旅するペーパーくん

ペーパーくんの癒しとヒラメキの日々

『つ』って駅

マサは、結局ひとりで近鉄特急に乗って三重の営業所へ向かった。初めて近鉄特急に乗ったが、ほとんどが旅行客のようで楽しそうに話す女性2人連れが多かった。出発すると間もなくワゴンを引いた女性が、『おしぼりどうぞ』と手渡してくれた。マサも半分くらいは旅行きぶんになっていた。マサは乗る前に、コーヒースタンドでカップ入りのホットコーヒーを購入して持ち込んだ。おしぼりで手を拭いてから、砂糖とミルクを入れてかき混ぜてホッと一息ついた。企画書に目を通してプレゼンのシミュレーションをイメージしていた。とにかく特急電車だから早い『まもなく、つー』、残りのコーヒーを飲み干して出る準備をしたら、降りる人が意外と多く列ができていた。ここだな、週1回通うところはと駅の看板に目やると『つ』のひらがな表記が、空いてる方向は?思わず左といいたくなる文字に拍子抜けしてしまった。駅には営業マンが迎えに来ており、笑顔が印象的で眉毛が太く繋がっているほどの『郷ひろみ』に似た男子だった。

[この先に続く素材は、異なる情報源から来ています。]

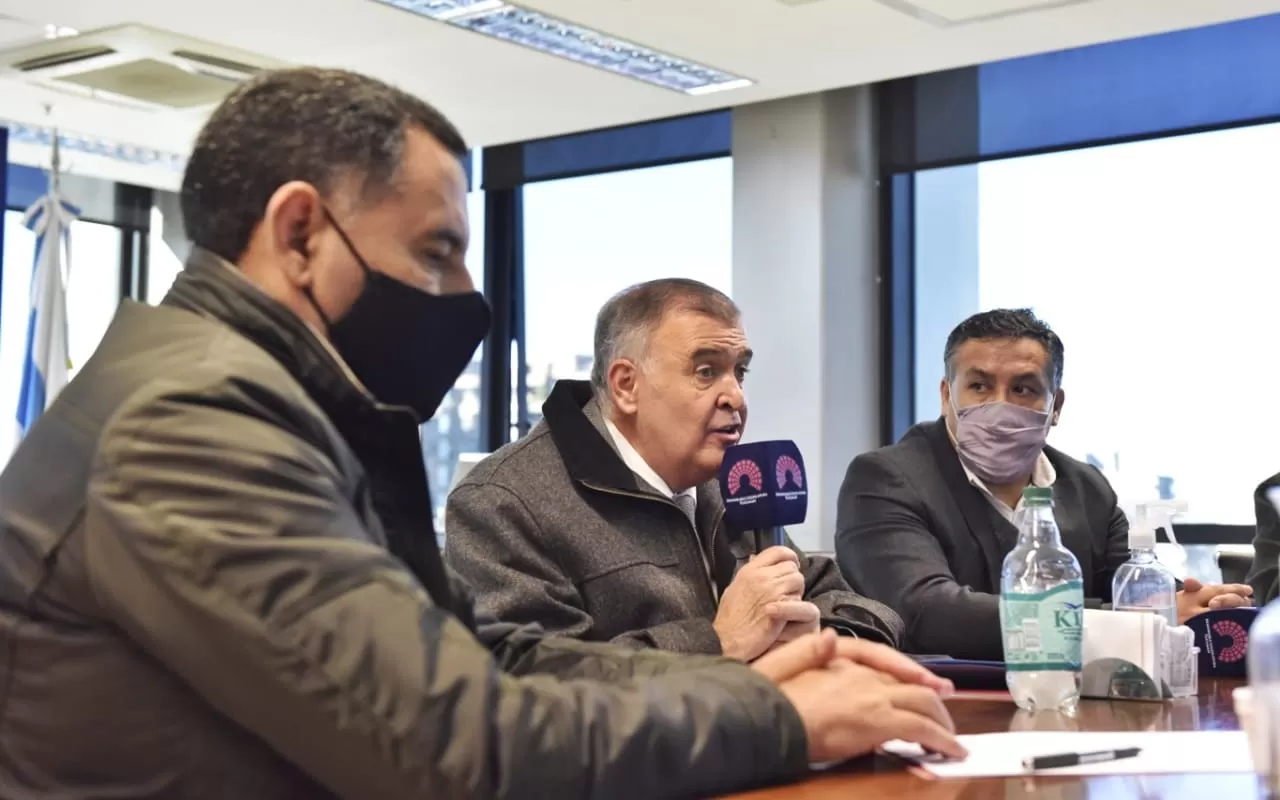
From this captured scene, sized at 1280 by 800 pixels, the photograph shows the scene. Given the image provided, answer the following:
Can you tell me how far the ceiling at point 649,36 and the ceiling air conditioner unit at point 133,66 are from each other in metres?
0.14

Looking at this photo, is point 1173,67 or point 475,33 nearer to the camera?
point 475,33

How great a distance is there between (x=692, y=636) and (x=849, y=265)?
182 inches

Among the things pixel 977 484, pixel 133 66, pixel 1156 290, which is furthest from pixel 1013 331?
pixel 133 66

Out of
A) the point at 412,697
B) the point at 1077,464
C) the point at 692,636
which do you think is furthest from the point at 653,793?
the point at 1077,464

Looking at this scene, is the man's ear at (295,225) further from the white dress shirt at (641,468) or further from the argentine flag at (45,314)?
the argentine flag at (45,314)

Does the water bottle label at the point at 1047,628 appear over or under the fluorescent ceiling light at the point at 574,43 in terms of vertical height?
under

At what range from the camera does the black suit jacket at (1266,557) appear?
296 cm

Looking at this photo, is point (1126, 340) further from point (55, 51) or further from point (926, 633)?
point (55, 51)

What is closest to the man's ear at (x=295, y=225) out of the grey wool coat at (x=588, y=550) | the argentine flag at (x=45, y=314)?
the grey wool coat at (x=588, y=550)

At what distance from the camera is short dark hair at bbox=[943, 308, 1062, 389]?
2998 mm

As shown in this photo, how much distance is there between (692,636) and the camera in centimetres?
217

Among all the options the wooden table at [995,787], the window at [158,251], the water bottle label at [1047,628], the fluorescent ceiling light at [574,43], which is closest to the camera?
the wooden table at [995,787]

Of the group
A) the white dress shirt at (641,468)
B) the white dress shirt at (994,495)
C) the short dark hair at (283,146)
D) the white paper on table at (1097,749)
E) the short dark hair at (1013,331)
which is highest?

『はじめまして』と関西なまりの地元出身の入社2年目の若手だった。『私がℹ︎社を担当してます。よろしく。』彼には今でも伝えていないが、紅のブ長からは『どうしようもない奴だけど、いい奴だから』と聞いていた。第1印象は、一生懸命に真面目に話す姿に好感を持った。営業所はクルマで5分、丸の内ビル9階まで上がると、伊勢湾が一望できるすばらしい眺めに驚いた。まずは所長に挨拶、所員は5名で内勤の女性が『こんにちは』とやはり関西弁まじりの言葉で親しみがもてた。企画書を広げて打合せが終わると所長が『せっかくマサが来たので懇親会をみんなでやろう!』と近くの居酒屋に集まった。ずいぶんみんながゆっくりしており、駅の看板『つ』のように拍子抜けしたマサがそこにいた。